> _What to produce_
Repeat the line that contains "What amount of" and all lines after it through the end, exactly as they are, minus the pictures.
┏━━
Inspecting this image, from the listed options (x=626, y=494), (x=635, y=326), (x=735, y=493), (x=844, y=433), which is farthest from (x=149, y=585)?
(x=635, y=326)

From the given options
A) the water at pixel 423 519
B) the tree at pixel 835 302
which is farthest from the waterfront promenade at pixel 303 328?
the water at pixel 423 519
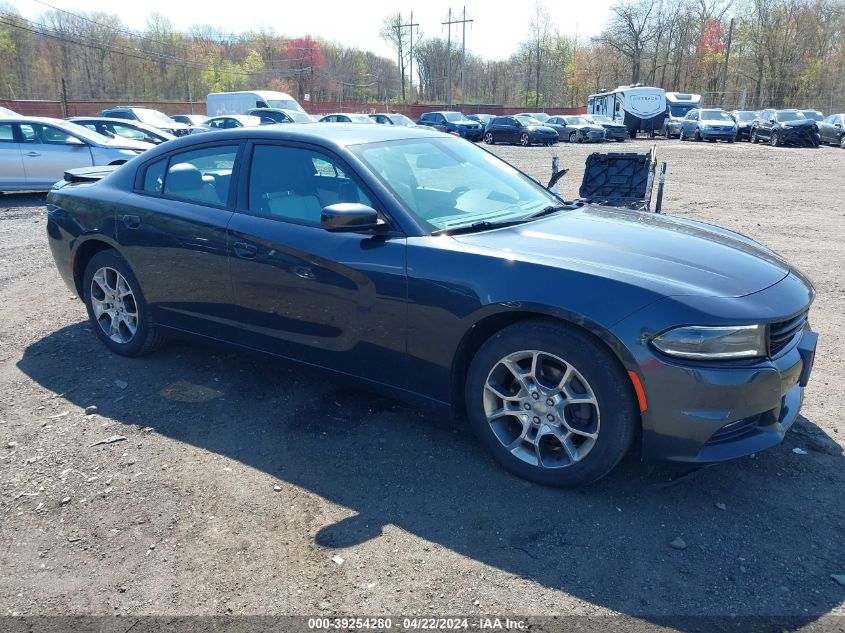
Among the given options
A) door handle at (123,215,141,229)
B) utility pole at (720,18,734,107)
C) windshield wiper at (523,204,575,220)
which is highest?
utility pole at (720,18,734,107)

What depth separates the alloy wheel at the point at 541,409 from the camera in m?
2.97

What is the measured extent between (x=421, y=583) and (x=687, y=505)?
129cm

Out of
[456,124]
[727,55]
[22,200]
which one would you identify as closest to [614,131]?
[456,124]

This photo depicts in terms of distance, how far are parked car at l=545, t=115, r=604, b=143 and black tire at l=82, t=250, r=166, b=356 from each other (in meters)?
33.0

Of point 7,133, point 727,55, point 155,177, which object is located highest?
point 727,55

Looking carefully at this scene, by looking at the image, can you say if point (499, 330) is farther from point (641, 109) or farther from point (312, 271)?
point (641, 109)

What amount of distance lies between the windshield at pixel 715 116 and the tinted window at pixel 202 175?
34913 mm

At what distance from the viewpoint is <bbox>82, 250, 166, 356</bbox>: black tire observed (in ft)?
15.1

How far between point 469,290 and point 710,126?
34861mm

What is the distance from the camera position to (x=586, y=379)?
289 cm

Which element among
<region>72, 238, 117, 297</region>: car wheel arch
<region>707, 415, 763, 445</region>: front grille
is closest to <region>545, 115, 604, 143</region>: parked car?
<region>72, 238, 117, 297</region>: car wheel arch

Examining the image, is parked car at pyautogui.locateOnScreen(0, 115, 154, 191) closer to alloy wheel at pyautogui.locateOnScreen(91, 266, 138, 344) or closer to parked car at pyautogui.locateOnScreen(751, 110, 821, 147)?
alloy wheel at pyautogui.locateOnScreen(91, 266, 138, 344)

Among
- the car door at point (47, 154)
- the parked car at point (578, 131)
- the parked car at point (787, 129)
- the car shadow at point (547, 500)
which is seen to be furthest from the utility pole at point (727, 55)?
the car shadow at point (547, 500)

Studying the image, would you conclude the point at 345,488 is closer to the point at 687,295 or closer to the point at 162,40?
the point at 687,295
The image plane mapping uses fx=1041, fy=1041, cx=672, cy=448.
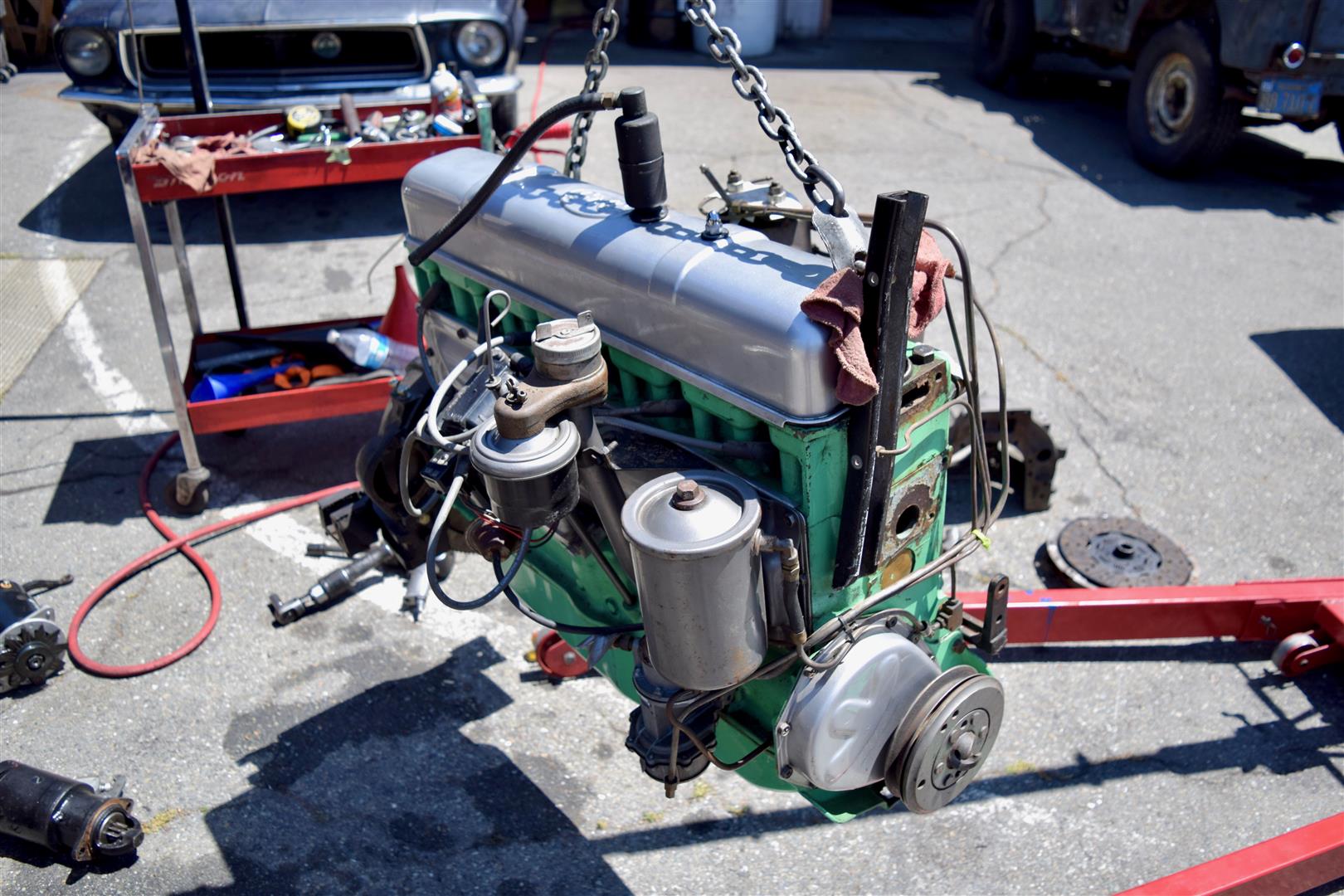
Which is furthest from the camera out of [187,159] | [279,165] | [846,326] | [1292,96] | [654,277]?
[1292,96]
┗━━
> _Solution to the exercise_
What amount of distance lies between the windshield at pixel 715 116 and the tinted window at pixel 202 175?
34913 mm

At what distance from the viewpoint is <bbox>82, 250, 166, 356</bbox>: black tire observed (in ft)?
15.1

How far between point 469,290 and point 710,126?
34861mm

What is the distance from the camera position to (x=586, y=379)?
289 cm

Which element among
<region>72, 238, 117, 297</region>: car wheel arch
<region>707, 415, 763, 445</region>: front grille
is closest to <region>545, 115, 604, 143</region>: parked car?
<region>72, 238, 117, 297</region>: car wheel arch

Examining the image, is parked car at pyautogui.locateOnScreen(0, 115, 154, 191) closer to alloy wheel at pyautogui.locateOnScreen(91, 266, 138, 344) or closer to parked car at pyautogui.locateOnScreen(751, 110, 821, 147)?
alloy wheel at pyautogui.locateOnScreen(91, 266, 138, 344)

Among
- the car door at point (47, 154)
- the parked car at point (578, 131)
- the parked car at point (787, 129)
- the car shadow at point (547, 500)
which is seen to be furthest from the utility pole at point (727, 55)?
the car shadow at point (547, 500)

Studying the image, would you conclude the point at 345,488 is closer to the point at 687,295 or closer to the point at 162,40?
the point at 687,295
The image plane mapping uses fx=1041, fy=1041, cx=672, cy=448.
Which is furthest from the camera out of [187,159] | [279,165] | [846,326] | [1292,96] | [654,277]?
[1292,96]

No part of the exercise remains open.